Die Geschichte der Villa Hahn - ein spannender Rückblick

Die Villa in der Händelstraße 9 konzipierte und erbaute 1923 der Architekt Eugen Weber.

Bauherr war der Fabrikant für Rundstrickmaschinen Erich Barth. Nach einigen Jahren wurde das Gebäude an die jüdische Fabrikantenfamilie Frank verkauft. Aufgrund der Machtübernahme Adolf Hitlers am 30. Januar 1933 emigrierte die Familie in die USA. Anschließend ging das Anwesen kurzzeitig in den Besitz des Strumpfherstellers Luis Bahner aus Oberlungwitz über.

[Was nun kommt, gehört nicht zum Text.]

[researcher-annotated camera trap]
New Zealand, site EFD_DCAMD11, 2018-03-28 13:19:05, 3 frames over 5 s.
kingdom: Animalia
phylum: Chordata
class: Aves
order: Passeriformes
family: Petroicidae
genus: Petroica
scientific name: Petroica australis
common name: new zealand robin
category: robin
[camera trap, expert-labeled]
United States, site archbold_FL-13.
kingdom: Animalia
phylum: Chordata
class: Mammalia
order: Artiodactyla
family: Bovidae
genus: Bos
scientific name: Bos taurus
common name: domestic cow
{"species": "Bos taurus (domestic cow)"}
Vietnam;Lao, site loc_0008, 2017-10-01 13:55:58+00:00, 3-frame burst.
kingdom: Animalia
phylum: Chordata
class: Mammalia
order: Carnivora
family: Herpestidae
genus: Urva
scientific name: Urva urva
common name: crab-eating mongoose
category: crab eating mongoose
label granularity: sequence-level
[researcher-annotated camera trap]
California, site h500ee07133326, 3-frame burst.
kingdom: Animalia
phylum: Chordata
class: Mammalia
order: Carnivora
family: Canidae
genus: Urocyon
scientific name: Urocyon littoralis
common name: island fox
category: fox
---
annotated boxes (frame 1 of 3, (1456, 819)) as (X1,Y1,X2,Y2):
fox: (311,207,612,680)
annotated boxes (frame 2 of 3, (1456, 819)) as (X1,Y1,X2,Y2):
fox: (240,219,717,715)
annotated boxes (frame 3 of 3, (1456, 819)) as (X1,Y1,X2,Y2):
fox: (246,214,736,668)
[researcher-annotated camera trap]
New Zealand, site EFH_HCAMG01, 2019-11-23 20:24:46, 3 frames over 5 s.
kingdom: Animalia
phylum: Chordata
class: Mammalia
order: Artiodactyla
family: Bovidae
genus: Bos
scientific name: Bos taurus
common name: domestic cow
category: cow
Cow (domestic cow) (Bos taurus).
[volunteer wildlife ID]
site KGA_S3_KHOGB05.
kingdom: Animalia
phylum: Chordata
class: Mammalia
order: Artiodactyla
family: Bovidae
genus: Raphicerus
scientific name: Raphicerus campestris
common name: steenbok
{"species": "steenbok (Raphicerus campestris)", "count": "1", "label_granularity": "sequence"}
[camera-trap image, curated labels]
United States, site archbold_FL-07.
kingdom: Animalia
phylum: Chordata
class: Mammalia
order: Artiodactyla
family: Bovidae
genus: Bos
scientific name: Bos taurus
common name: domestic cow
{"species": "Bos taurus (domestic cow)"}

Von 1934 bis 1945 befand sich die Villa im Besitz der Auto Union AG und diente der Familie Hahn als Zuhause. Durch den massiven Luftangriff auf Chemnitz am 5. März 1945 wurde das Gebäude schwer beschädigt. Am 7. Mai 1945 ergriff die Familie Hahn die Flucht vor der einrückenden Roten Armee.

Nach dem 2. Weltkrieg war die Villa verwaist und wurde 1949 in Volkseigentum überführt. Erst ab 1954 wurde sie als Einrichtung für Kinder mit Lernproblemen und sozialen Auffälligkeiten wieder genutzt. Während der DDR-Zeit war das Bauwerk einem schleichenden Verfall preisgegeben.

Im Jahr 1989 erfolgte die Umbenennung der Einrichtung in „Karl-Winter-Kinderheim“. Ein Brand im Jahre 1992 führte zur Schließung des Kinderheimes. Nach der Renovierung des Gebäudes, Ende 1993 bis Anfang 1994, wurde es zu einem Kinderheim mit heilpädagogischem Charakter umprofiliert. Ab September 2001 beherbergte die Villa einen Waldorfkindergarten. Im Juni 2003 sorgte wiederum ein Dachstuhlbrand für den völligen Leerstand des Bauwerkes.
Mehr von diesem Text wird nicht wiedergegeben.